La tutelle des agences de l’eau, actuellement sous l’égide de la Transition écologique, a été élargie pour associer les ministères de l’agriculture, de l’économie, de la santé et de l’aménagement du territoire.

Introduit au Sénat, un objectif de doublement des volumes de stockage d’eau à des fins agricoles d’ici 2035 figure dans le texte final, comme la possibilité de suspendre la redevance pour pollution diffuse, taxe appliquée à l’achat de pesticides et reversée aux agences de l’eau.

Élevage

Le texte autorise le gouvernement à légiférer par ordonnance pour créer un régime spécial d’autorisation environnementale pour les bâtiments d’élevage, afin d’alléger les contraintes administratives lors de travaux de construction ou modernisation. La gauche fustige une disposition visant à favoriser l’élevage intensif.

Loup

Le loup ne faisant plus l’objet d’une protection « stricte », mais « simple » de la part de l’UE, le texte veut mieux protéger les élevages, en dotant les éleveurs de moyens de défense comme les lunettes de tir à visée nocturne ou thermique. Il supprime l’autorisation préalable requise pour effectuer des tirs de défense lors d’attaques des troupeaux. Le texte élargit aussi les critères de calcul du nombre maximal de loups pouvant être abattus et prévoit qu’en cas de quotas « non consommés » au bout d’un an, ils puissent être reportés à l’année d’après.

Volet pénal

Le texte prévoit une circonstance aggravante pour les vols sur les lieux d’activité agricole et les dégradations, y compris d’infrastructures de stockage d’eau. Ces actes seraient punis de cinq ans d’emprisonnement et 75 000 euros d’amende.
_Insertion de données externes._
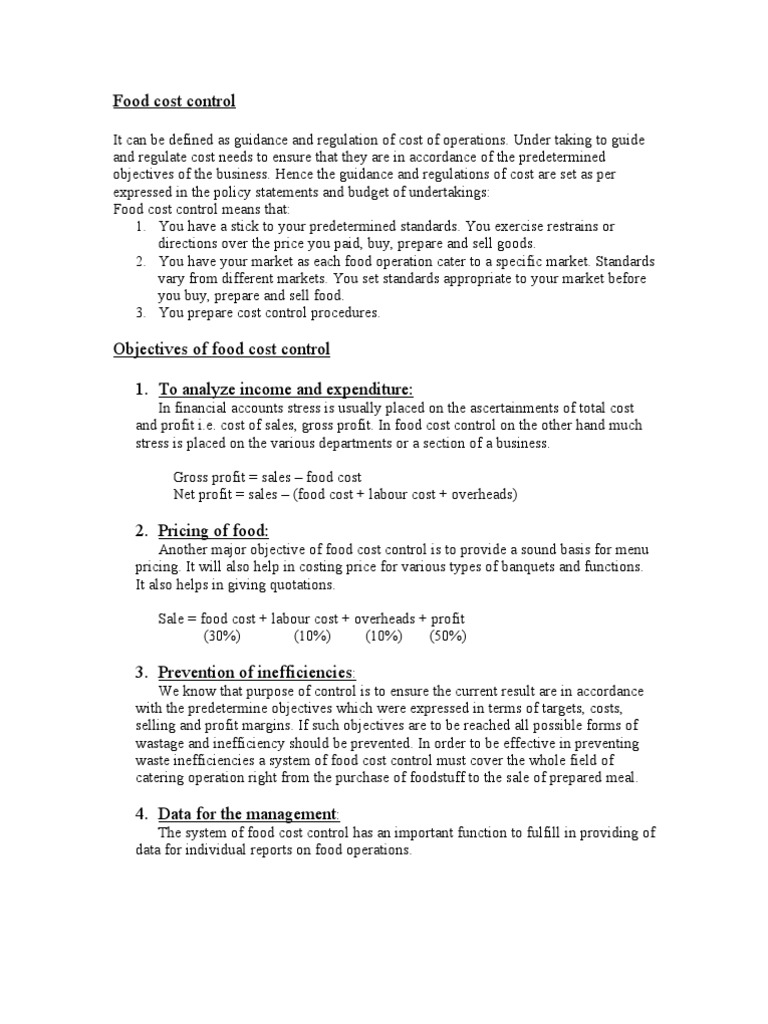 Food cost control

It can be defined as guidance and regulation of cost of operations. Under taking to guide and regulate cost needs to ensure that they are in accordance of the predetermined objectives of the business. Hence the guidance and regulations of cost are set as per expressed in the policy statements and budget of undertakings:
Food cost control means that:
1. You have a stick to your predetermined standards. You exercise restrains or directions over the price you paid, buy, prepare and sell goods.
2. You have your market as each food operation cater to a specific market. Standards vary from different markets. You set standards appropriate to your market before you buy, prepare and sell food.
3. You prepare cost control procedures.

Objectives of food cost control

1. To analyze income and expenditure:
In financial accounts stress is usually placed on the ascertainments of total cost and profit i.e. cost of sales, gross profit. In food cost control on the other hand much stress is placed on the various departments or a section of a business.

Gross profit = sales – food cost
Net profit = sales – (food cost + labour cost + overheads)

2. Pricing of food:
Another major objective of food cost control is to provide a sound basis for menu pricing. It will also help in costing price for various types of banquets and functions. It also helps in giving quotations.

Sale = food cost + labour cost + overheads + profit
(30%) (10%) (10%) (50%)

3. Prevention of inefficiencies:
We know that purpose of control is to ensure the current result are in accordance with the predetermine objectives which were expressed in terms of targets, costs, selling and profit margins. If such objectives are to be reached all possible forms of wastage and inefficiency should be prevented. In order to be effective in preventing waste inefficiencies a system of food cost control must cover the whole field of catering operation right from the purchase of foodstuff to the sale of prepared meal.

4. Data for the management:
The system of food cost control has an important function to fulfill in providing of data for individual reports on food operations.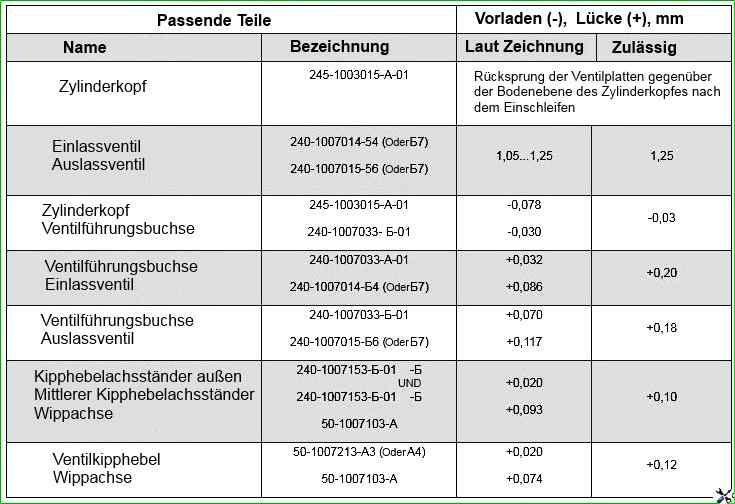 | Passende Teile | | Vorladen (-), Lücke (+), mm | |
|---|---|---|---|
| Name | Bezeichnung | Laut Zeichnung | Zulässig |
| Zylinderkopf | 245-1003015-A-01 | Rücksprung der Ventilplatten gegenüber der Bodenebene des Zylinderkopfes nach dem Einschleifen | |
| Einlassventil Auslassventil | 240-1007014-54 (OderБ7) 240-1007015-56 (OderБ7) | 1,05...1,25 | 1,25 |
| Zylinderkopf Ventilführungsbuchse | 245-1003015-A-01 240-1007033- Б-01 | -0,078 -0,030 | -0,03 |
| Ventilführungsbuchse Einlassventil | 240-1007033-A-01 240-1007014-Б4 (OderБ7) | +0,032 +0,086 | +0,20 |
| Ventilführungsbuchse Auslassventil | 240-1007033-Б-01 240-1007015-Б6 (OderБ7) | +0,070 +0,117 | +0,18 |
| Kipphebelachsständer außen Mittlerer Kipphebelachsständer Wippachse | 240-1007153-Б-01 -Б UND 240-1007153-Б-01 -Б 50-1007103-A | +0,020 +0,093 | +0,10 |
| Ventilkipphebel Wippachse | 50-1007213-A3 (OderA4) 50-1007103-A | +0,020 +0,074 | +0,12 |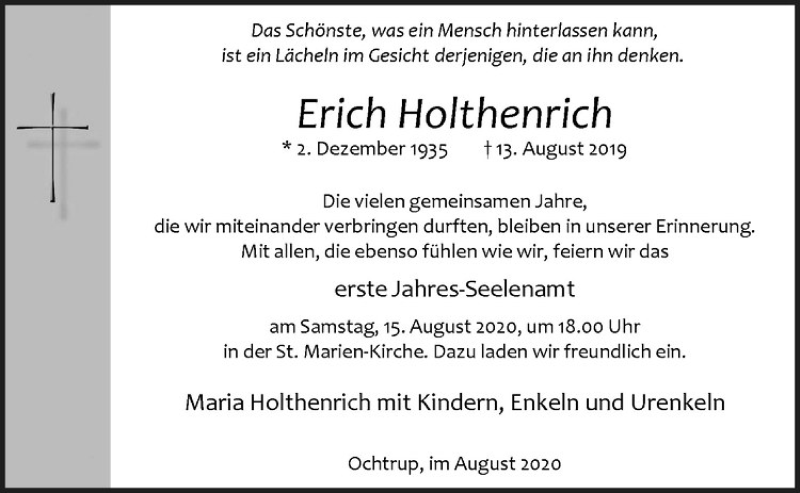 Das Schönste, was ein Mensch hinterlassen kann, ist ein Lächeln im Gesicht derjenigen, die an ihn denken.

Erich Holthenrich

* 2. Dezember 1935 † 13. August 2019

Die vielen gemeinsamen Jahre, die wir miteinander verbringen durften, bleiben in unserer Erinnerung. Mit allen, die ebenso fühlen wie wir, feiern wir das

erste Jahres-Seelenamt

am Samstag, 15. August 2020, um 18.00 Uhr in der St. Marien-Kirche. Dazu laden wir freundlich ein.

Maria Holthenrich mit Kindern, Enkeln und Urenkeln

Ochtrup, im August 2020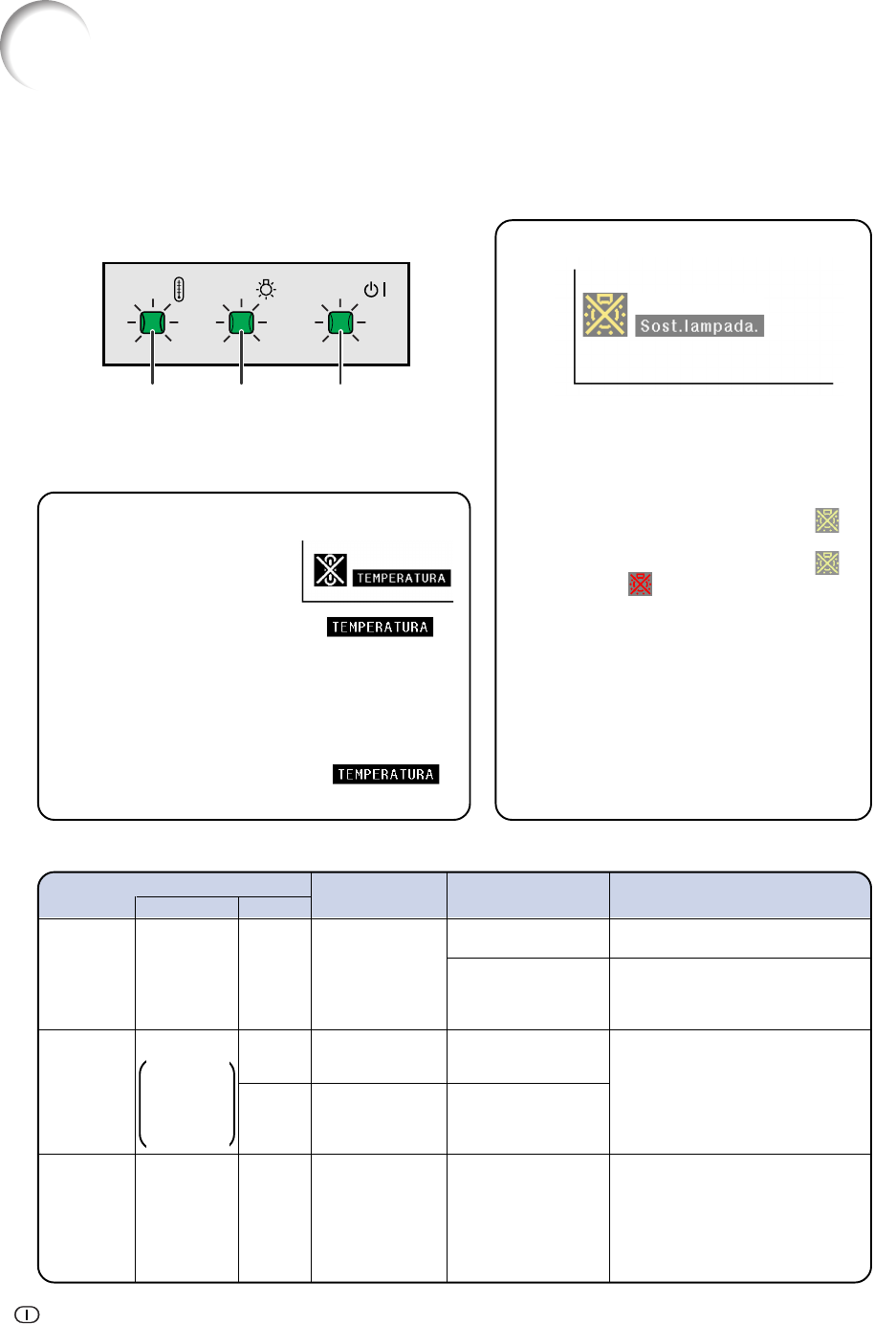 Sost.lampada.

TEMPERATURA

TEMPERATURA

TEMPERATURA

I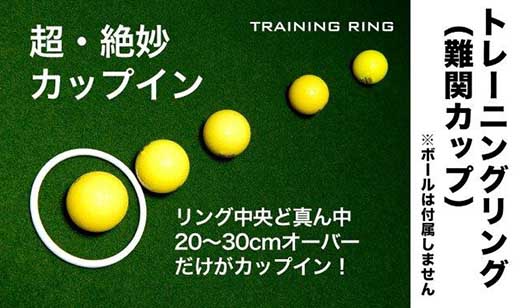 超・絶妙
カップイン

TRAINING RING

リング中央ど真ん中
20〜30cmオーバー
だけがカップイン！

トレーニングリング
（難関カップ）

※ボールは付属しません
Un article entend lutter contre les recours abusifs visant des projets agricoles, le porteur du projet attaqué pouvant réclamer des dommages et intérêts.

Revenus

Plusieurs articles veulent renforcer le poids des organisations de producteurs face aux industriels. La durée des négociations est limitée, et l’accent mis sur les indicateurs de coût de production fixés au sein des interprofessions.

L’expérimentation de « tunnels de prix », c’est-à-dire la définition d’un prix plancher et d’un plafond dans le cadre d’une négociation commerciale, testée par la filière viande bovine, est par ailleurs prolongée et étendue.